Malcolm McConville, who heads the university's Bio21 Institute, says having 10,000 biomedical researchers within a few square kilometres, across the university, teaching hospitals and institutes creates a critical mass of capability and expertise. “That is obviously part of the success of the research effort here,” says McConville.

It was to leverage that critical mass that the University of Melbourne established Bio21 11 years ago, and several other research institutes since. “Bio21 was ground-breaking in that the concept was to bring together research groups from different faculties and departments, and apply different approaches to major problems,” McConville says.

From the start, translational research was emphasized, he adds. One example is the work of Ary Hoffmann, who is part of a team testing the infection of dengue- and Zika-carrying mosquitoes with a bacterium that inhibits the insects from passing on these diseases. This research is now undergoing field trials in countries where dengue is endemic, from Colombia to Vietnam.

5. University of New South Wales

2015 WFC: 79.09

Subject strength: Physical sciences

Established in 1949 as a university of technology, the University of New South Wales (UNSW) retains its traditional strength in physical science research, coming second in that discipline in Australia in the index in 2015.

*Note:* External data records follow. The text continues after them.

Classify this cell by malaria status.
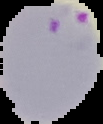

Parasitized.

image type = segmented cell region with the area outside set to black
preparation = thin blood film
image size = 103×124 pixels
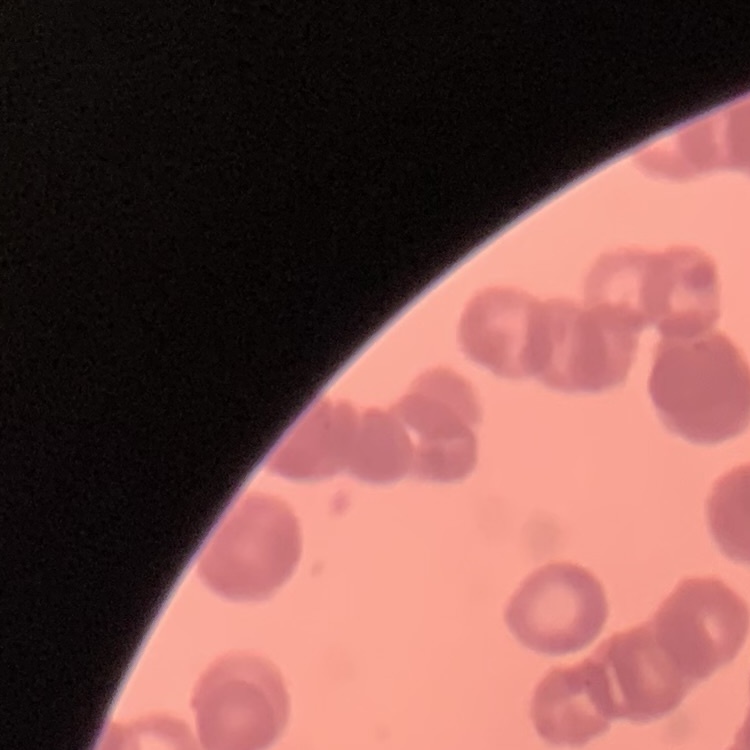
erythrocyte morphology = rouleaux formation
stain = Field's or Giemsa
preparation = thin blood smear
image type = square crop of a larger photomicrograph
Comment on the morphology of the erythrocytes.
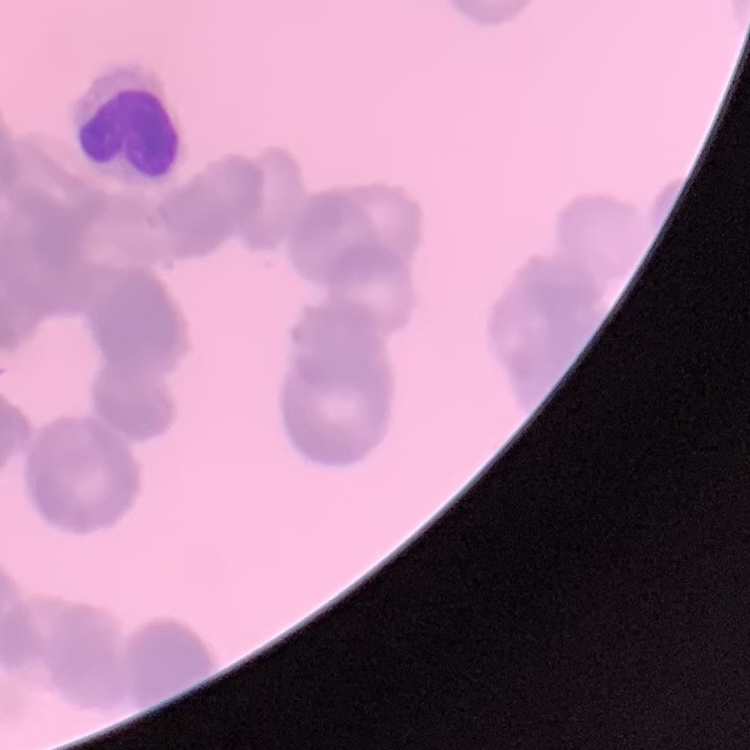
Rouleaux formation.

Field's or Giemsa stain. Thin peripheral smear. One tile cut from a larger photomicrograph.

UNSW has a strong record in forging partnerships with industry, having secured several government 'linkage grants' that pair researchers with industry partners in translational programmes. In the 2016 round, UNSW won large grants spanning the sciences, ranging from a project to explore the function of immune T cells, to developing smart sensors for monitoring water catchment quality.

But, the area in which UNSW is garnering an international reputation is in the potentially transformative technology of quantum computing. Although exotic materials can be used to build basic components of a quantum computer, UNSW is focusing on silicon, which has the inbuilt advantage of being a material the industry is expert in.

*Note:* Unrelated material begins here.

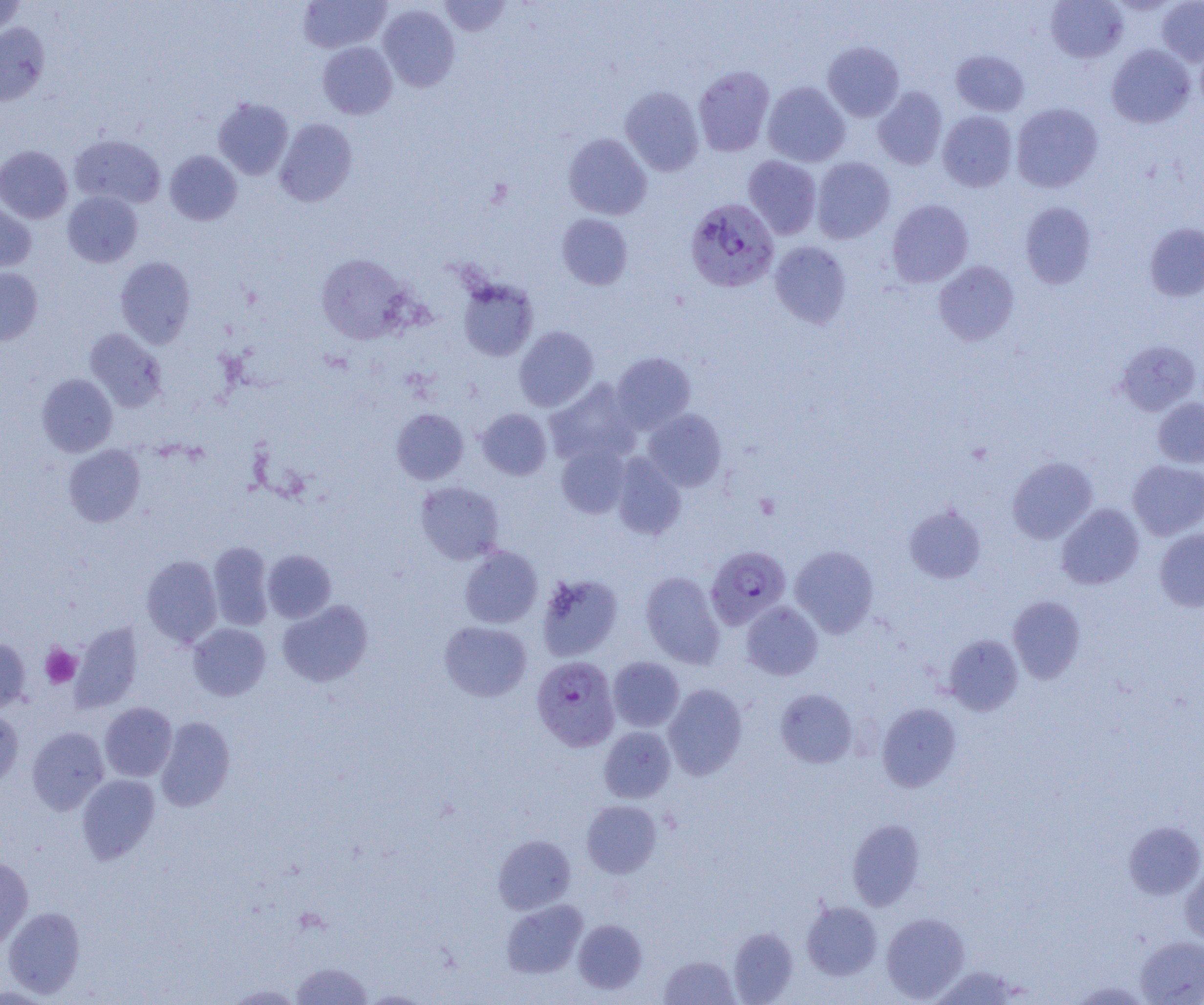

Approximate bounding boxes as (x1, y1, x2, y2) in pixels. Uninfected red blood cell locations: (298, 0, 390, 53), (439, 0, 511, 36), (1045, 0, 1128, 63), (1156, 0, 1204, 66), (0, 1, 27, 37), (299, 2, 460, 73), (378, 4, 459, 91), (0, 22, 49, 106), (822, 41, 904, 121), (318, 42, 397, 119), (1106, 44, 1195, 128), (951, 50, 1029, 116), (693, 65, 775, 156), (763, 81, 850, 167), (873, 86, 947, 169), (620, 87, 704, 176), (213, 98, 293, 180), (1011, 103, 1103, 192), (937, 111, 1017, 192), (274, 119, 357, 207), (563, 133, 652, 220), (70, 135, 165, 208), (0, 145, 72, 223), (165, 150, 242, 225), (742, 155, 821, 239), (811, 157, 895, 244), (63, 191, 143, 267), (0, 198, 36, 273), (887, 199, 973, 287), (1020, 202, 1096, 288), (557, 213, 633, 290), (1144, 223, 1204, 301), (770, 241, 852, 328), (316, 253, 413, 344), (115, 256, 196, 348), (933, 261, 1019, 345), (0, 267, 43, 346), (457, 277, 539, 361), (514, 326, 598, 411), (85, 328, 167, 412), (1116, 339, 1201, 416), (612, 352, 696, 433), (37, 373, 117, 456), (544, 378, 641, 467), (1152, 397, 1204, 468), (391, 408, 469, 485), (477, 408, 552, 480), (642, 409, 726, 491), (557, 442, 632, 519), (63, 444, 145, 527), (611, 453, 686, 540), (1007, 456, 1097, 543), (1128, 460, 1204, 540), (415, 481, 504, 565), (1057, 504, 1144, 589), (904, 505, 986, 584), (1155, 528, 1204, 611), (208, 541, 274, 630), (459, 545, 543, 628), (790, 545, 879, 637), (262, 549, 336, 622), (141, 555, 222, 647), (640, 571, 725, 668), (537, 573, 623, 661), (1008, 596, 1085, 683), (278, 600, 373, 687), (741, 601, 823, 680), (439, 621, 532, 702), (70, 623, 143, 712), (188, 623, 270, 701), (944, 635, 1023, 715), (0, 639, 31, 712), (608, 656, 685, 732), (663, 683, 748, 780), (775, 689, 857, 768), (100, 702, 177, 781), (877, 703, 961, 791), (0, 707, 23, 788), (155, 716, 236, 811), (27, 727, 109, 814), (599, 727, 675, 802), (77, 774, 160, 864), (581, 800, 661, 878), (848, 819, 925, 910), (1124, 821, 1204, 899), (493, 834, 576, 914), (0, 857, 33, 951), (1180, 862, 1204, 945), (501, 899, 588, 978), (802, 901, 882, 980), (3, 907, 86, 998), (881, 912, 970, 1002), (573, 919, 647, 994), (728, 926, 798, 1004), (1136, 935, 1204, 1004), (659, 955, 739, 1004), (291, 961, 373, 1004), (1069, 981, 1153, 1004), (223, 983, 304, 1004), (359, 990, 432, 1004). Platelet locations: (755, 493, 781, 519), (40, 644, 81, 688). Plasmodium falciparum-infected red blood cell locations: (685, 198, 780, 293), (705, 546, 791, 629), (531, 655, 620, 752). Slide-level diagnosis: Plasmodium falciparum. Single field of view. Optical microscopy. 1000x magnification. Image is 1204×1005 pixels. Thin blood film.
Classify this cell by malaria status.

This year Australia's prime minister, Malcolm Turnbull, opened a set of laboratories that doubled the university's quantum computer research space. The facilities will house six scanning tunnelling microscopes, which can be used to manipulate individual atoms. These will be used to help build a basic working prototype quantum computer within five years.

6. University of Sydney

2015 WFC: 75.63

Subject strength: Life sciences

The University of Sydney posted solid scores across all areas of research in the 2015 index, but that wasn't enough to stop it slipping to sixth place among Australian institutions. Although little separates the top universities in the index, Sydney's WFC has declined each year since 2012.

However, 2015 also saw a modest 16% rise in its life science score. That improvement could be linked to the university's investment in facilities such as the Charles Perkins Centre (CPC), says Vivienne Reiner, the university's spokeswoman for natural sciences. The $350 million CPC, which opened in June 2014, brings together academics from faculties as diverse as medicine, social sciences and agriculture to look at the multi-faceted causes and consequences of obesity, diabetes and cardiovascular disease.

Similar interdisciplinary centres have been set up to focus on the brain and on nanoscience, and are key to the university's research strategy, adds Duncan Ivison, deputy vice-chancellor for research. “We think the future of research is in the integration of knowledge and disciplines, and of bringing them together in innovative ways,” he says.”